Serge Boucher : Le poids des années
Scène

Serge Boucher : Le poids des années

La famille Dubé vit de douloureux épisodes dans Excuse-moi, la nouvelle pièce de Serge Boucher mise en scène chez Duceppe par René Richard Cyr.

Nombreux sont les spectateurs de théâtre à frétiller en attendant de découvrir le nouveau texte de Serge Boucher. C’est qu’il est passionnant de suivre une oeuvre aussi cohérente, de tisser des liens entre les différents univers inventés par l’auteur, et surtout de retrouver les mêmes personnages à différents moments de leur parcours, comme chez Michel Tremblay (à qui l’auteur dit d’ailleurs vouloir rendre hommage avec cette pièce).

Cette fois, François Dubé débarque chez ses parents à un moment charnière: son père va bientôt mourir et s’empêtre dans l’alcoolisme et le mensonge. Une situation banalement tragique, qui sert ici à déclencher un dialogue entre les parents et leur fils, à débroussailler le passé et les non-dits qui polluent leur relation. Et ce, toujours dans une langue hyperréaliste, à la fois très précise et très floue, où sont aménagés des espaces vides, comme pour témoigner des zones d’inconnu dans les relations familiales.

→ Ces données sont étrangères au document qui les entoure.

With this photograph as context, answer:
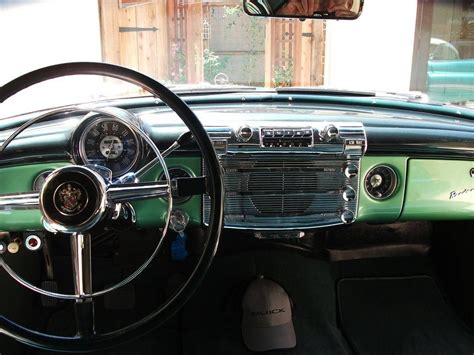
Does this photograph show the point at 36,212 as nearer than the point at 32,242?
Yes

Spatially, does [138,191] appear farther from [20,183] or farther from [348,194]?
[348,194]

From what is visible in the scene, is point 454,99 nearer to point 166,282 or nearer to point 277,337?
point 277,337

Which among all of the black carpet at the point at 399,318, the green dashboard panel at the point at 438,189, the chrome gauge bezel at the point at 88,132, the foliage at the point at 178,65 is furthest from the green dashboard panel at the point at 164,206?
the black carpet at the point at 399,318

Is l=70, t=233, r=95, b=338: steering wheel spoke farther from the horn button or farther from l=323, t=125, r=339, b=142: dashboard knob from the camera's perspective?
l=323, t=125, r=339, b=142: dashboard knob

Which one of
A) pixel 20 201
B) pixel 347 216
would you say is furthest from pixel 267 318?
pixel 20 201

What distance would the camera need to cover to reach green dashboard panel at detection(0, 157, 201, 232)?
2020 millimetres

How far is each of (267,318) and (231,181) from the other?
0.85m

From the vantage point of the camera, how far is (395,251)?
3.21m

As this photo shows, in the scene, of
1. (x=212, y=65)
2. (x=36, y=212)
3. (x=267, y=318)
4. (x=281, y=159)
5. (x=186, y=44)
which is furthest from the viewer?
(x=186, y=44)

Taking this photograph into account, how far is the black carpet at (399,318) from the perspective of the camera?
269 cm

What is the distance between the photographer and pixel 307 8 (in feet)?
7.15

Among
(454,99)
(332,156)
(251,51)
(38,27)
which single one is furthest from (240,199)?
(38,27)

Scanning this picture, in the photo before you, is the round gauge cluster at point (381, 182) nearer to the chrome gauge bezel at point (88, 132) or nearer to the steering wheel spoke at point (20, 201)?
the chrome gauge bezel at point (88, 132)

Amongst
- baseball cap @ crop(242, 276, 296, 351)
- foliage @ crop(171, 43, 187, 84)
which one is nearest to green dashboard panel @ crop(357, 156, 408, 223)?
baseball cap @ crop(242, 276, 296, 351)
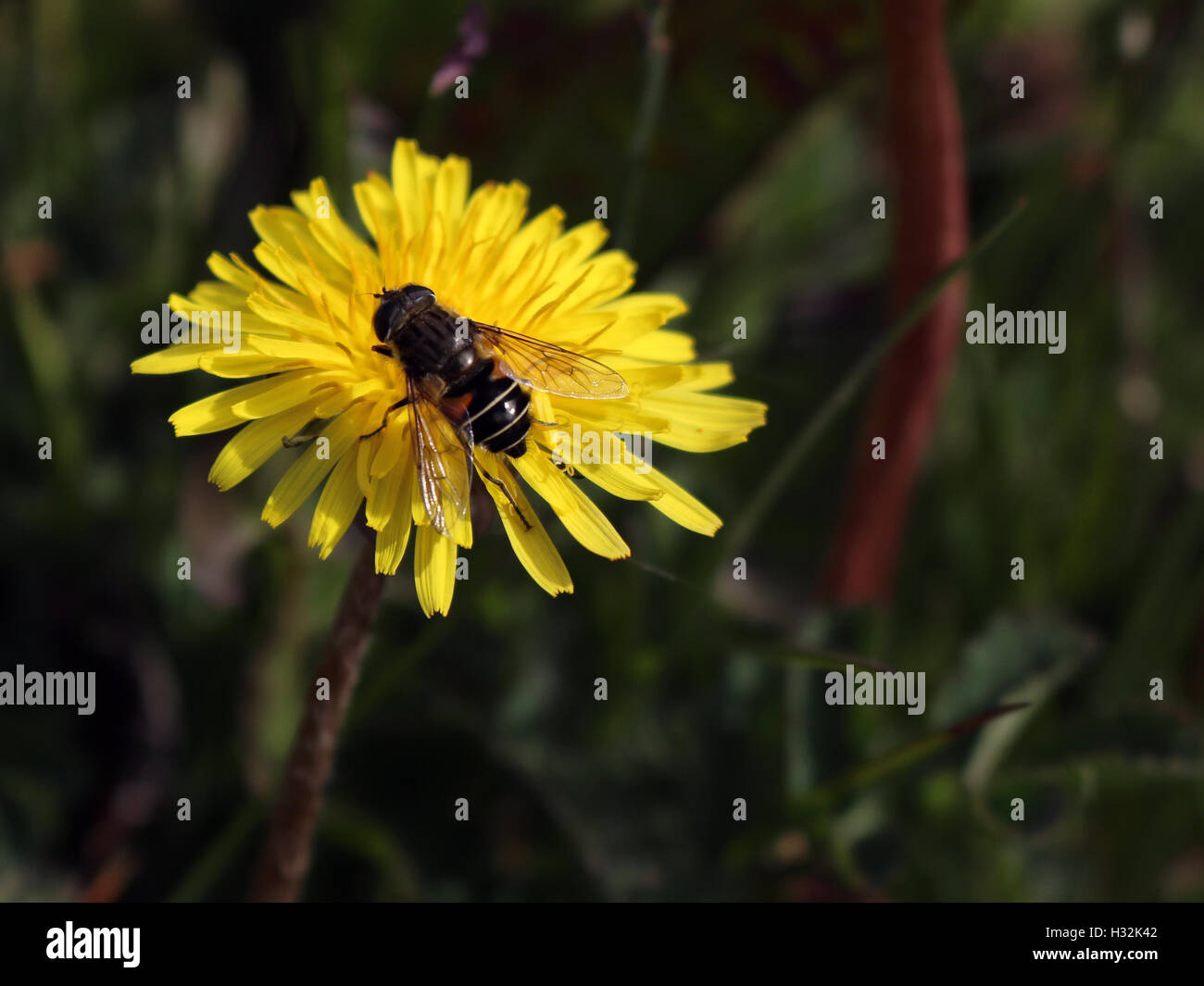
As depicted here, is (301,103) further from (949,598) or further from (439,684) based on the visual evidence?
(949,598)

Comme si ce père, cette mère et ce fils étaient finalement des étrangers l’un pour l’autre.

"Dans les autres pièces, dit Boucher, François est un observateur extérieur. Il n’a jamais su pour l’alcoolisme de son père, ni pour ce qui arrive à sa mère. Il a besoin de savoir. Je lui fournis cette fois des pistes de réponses, il y a des bribes du passé qui lui sont révélées. Où ça le mène, d’avoir des réponses? Je ne sais pas. Je ne suis sûr de rien. Mais je pense que je boucle quelque chose avec cette pièce. Je vais ensuite prendre une pause du microcosme familial."

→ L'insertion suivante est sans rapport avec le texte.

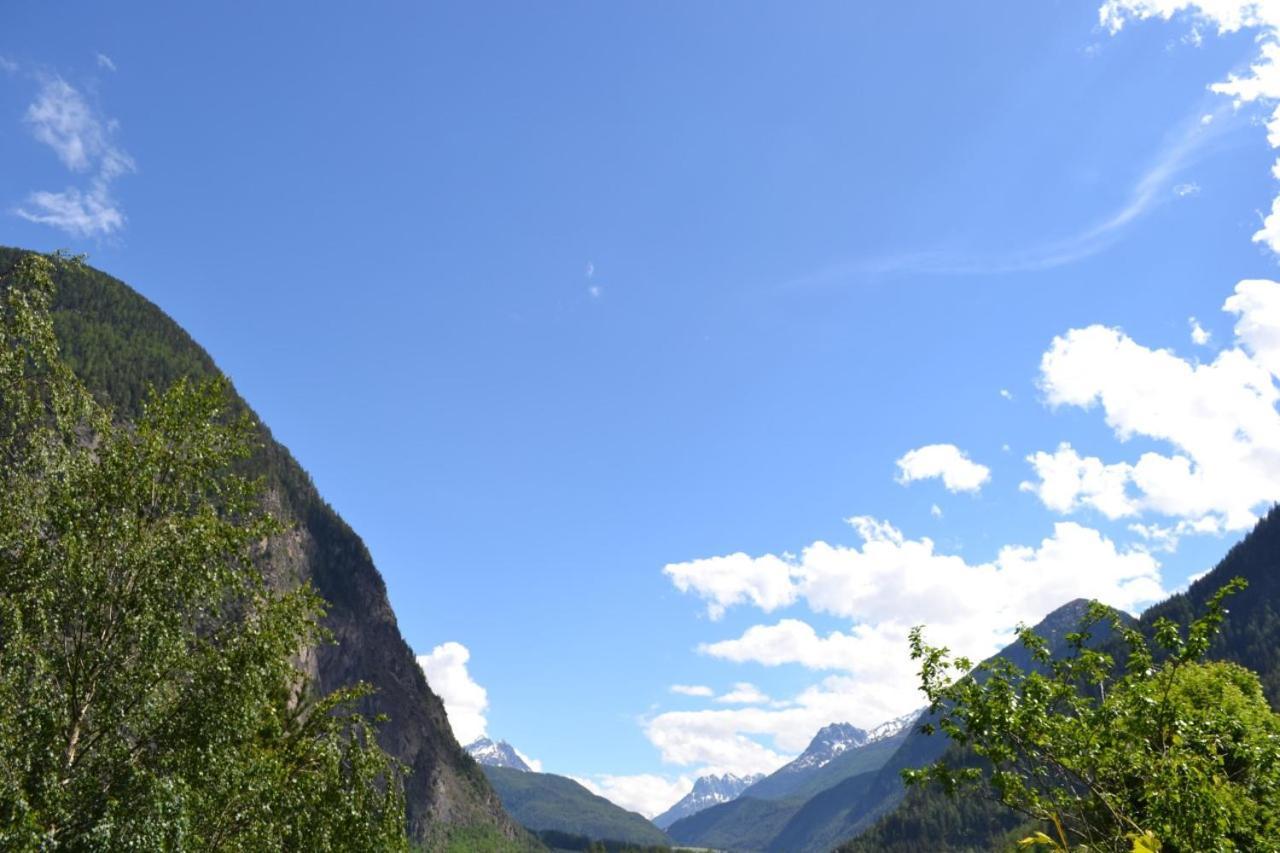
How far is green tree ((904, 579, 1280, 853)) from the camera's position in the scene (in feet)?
39.8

Il est vrai qu’après quelques pièces marquantes et toute une télésérie explorant les mécanismes relationnels familiaux (Aveux), on a l’impression que Boucher ne parle que de ça. C’est faux, bien sûr. N’empêche, il a trouvé là un terreau particulièrement fertile. "C’est inépuisable, la famille, on y revient toujours, on n’en a jamais fait le tour. Toutes les guerres et tout l’amour du monde passent par là. Pour que ce soit fertile, il faut pourtant dépasser le strict cadre familial. Dans ma pièce, l’alcoolisme et la maladie des parents ne sont là que pour affiner le portrait très humain d’une génération de parents, un portrait que je m’attarde à peindre depuis plusieurs années. C’est aussi et surtout un moyen pour François de tendre la main et de freiner la déchéance de ses parents. Une main tendue, même si elle arrive un peu tard, peut toujours faire des miracles."

Excuse-moi, on l’a dit, c’est une affaire d’oralité. Le père et la mère y parlent plus que jamais, déversent des logorrhées où abondent les souvenirs et les remarques sur le passage du temps. "Les mots servent de fuite. On parle pour mentir, pour dissimuler. Mais le désir de parler est bien là, en filigrane, les révélations percent le flux verbal et veulent se faire entendre. Petit à petit, même quand le père n’a l’air de parler que de la météo, ces petites révélations-là forment les morceaux d’un puzzle à reconstruire, un tissu de vérités dévoilées tout en douceur."

Boucher a aussi travaillé une forme elliptique, dans laquelle le temps est troué, et la linéarité, interrompue, et dans laquelle les époques se répondent dans une structure en miroir. Une forme que ne renierait pas, encore une fois, un certain Michel Tremblay.